[Brief descriptive text snippets]
Start of Block
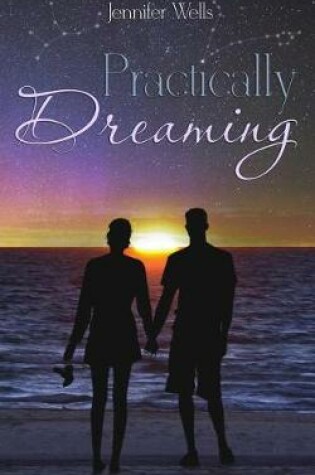 Cover of Practically Dreaming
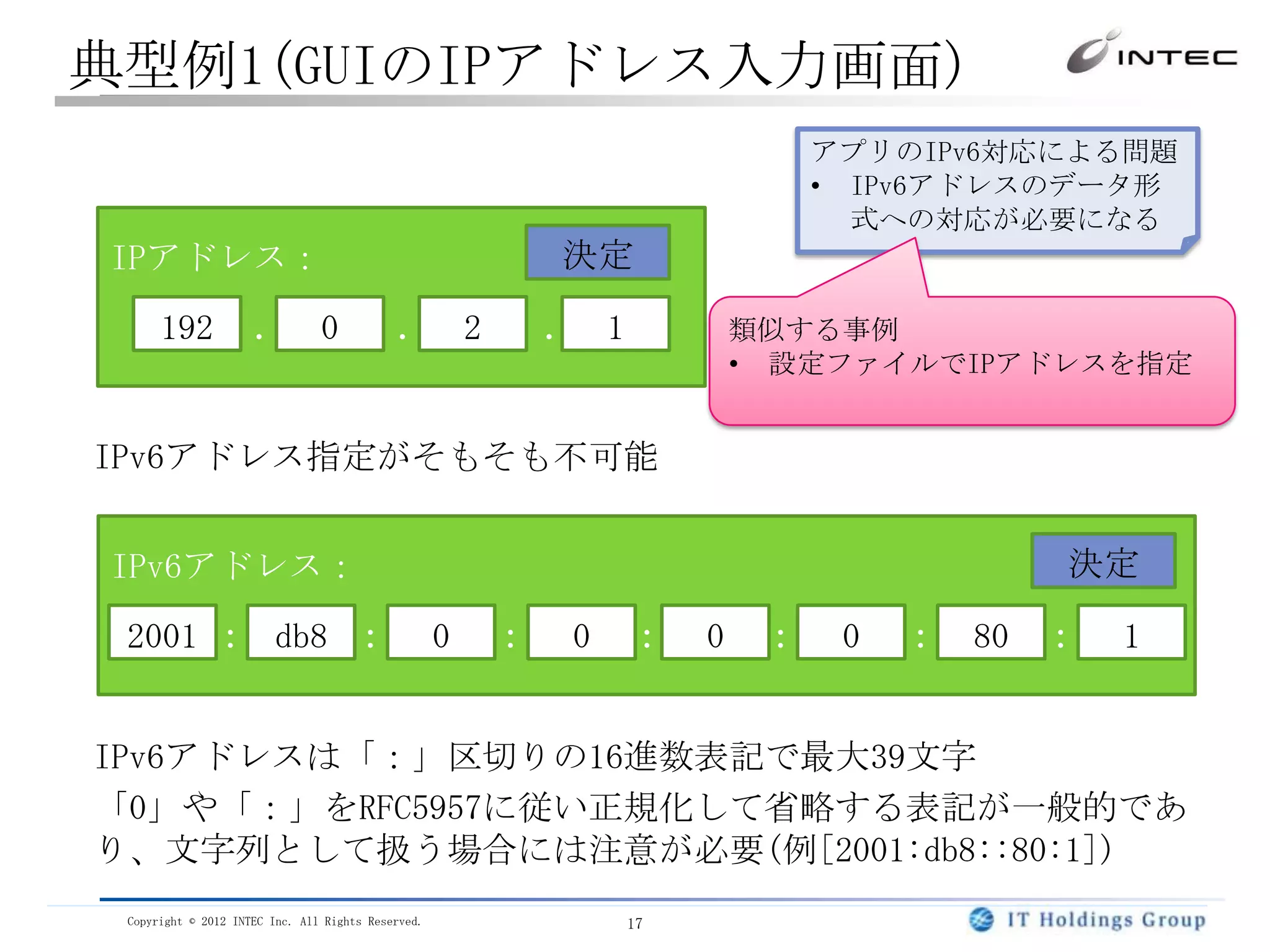 典型例1(GUIのIPアドレス入力画面)
                                                                                アプリのIPv6対応による問題
                                                                                • IPv6アドレスのデータ形
                                                                                  式への対応が必要になる
IPアドレス：                                                     決定

      192            ． 0                    ． 2             ． 1            類似する事例
                                                                           • 設定ファイルでIPアドレスを指定


IPv6アドレス指定がそもそも不可能


IPv6アドレス：                                                                                 決定

 2001 ： db8 ：                                       0   ：    0    ：    0    ：    0   ： 80 ：   1


IPv6アドレスは「：」区切りの16進数表記で最大39文字
「0」や「：」をRFC5957に従い正規化して省略する表記が一般的であ
り、文字列として扱う場合には注意が必要(例[2001:db8::80:1])
 Copyright © 2012 INTEC Inc. All Rights Reserved.                 17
End of Block
▸ **Brief**: Edit the entries by replacing every "決定" with "確定" and keeping all other text the same. Leave the pictures out of your answer.

▸ **Task answer**:
 Cover of Practically Dreaming
 典型例1(GUIのIPアドレス入力画面)
                                                                                アプリのIPv6対応による問題
                                                                                • IPv6アドレスのデータ形
                                                                                  式への対応が必要になる
IPアドレス：                                                     確定

      192            ． 0                    ． 2             ． 1            類似する事例
                                                                           • 設定ファイルでIPアドレスを指定


IPv6アドレス指定がそもそも不可能


IPv6アドレス：                                                                                 確定

 2001 ： db8 ：                                       0   ：    0    ：    0    ：    0   ： 80 ：   1


IPv6アドレスは「：」区切りの16進数表記で最大39文字
「0」や「：」をRFC5957に従い正規化して省略する表記が一般的であ
り、文字列として扱う場合には注意が必要(例[2001:db8::80:1])
 Copyright © 2012 INTEC Inc. All Rights Reserved.                 17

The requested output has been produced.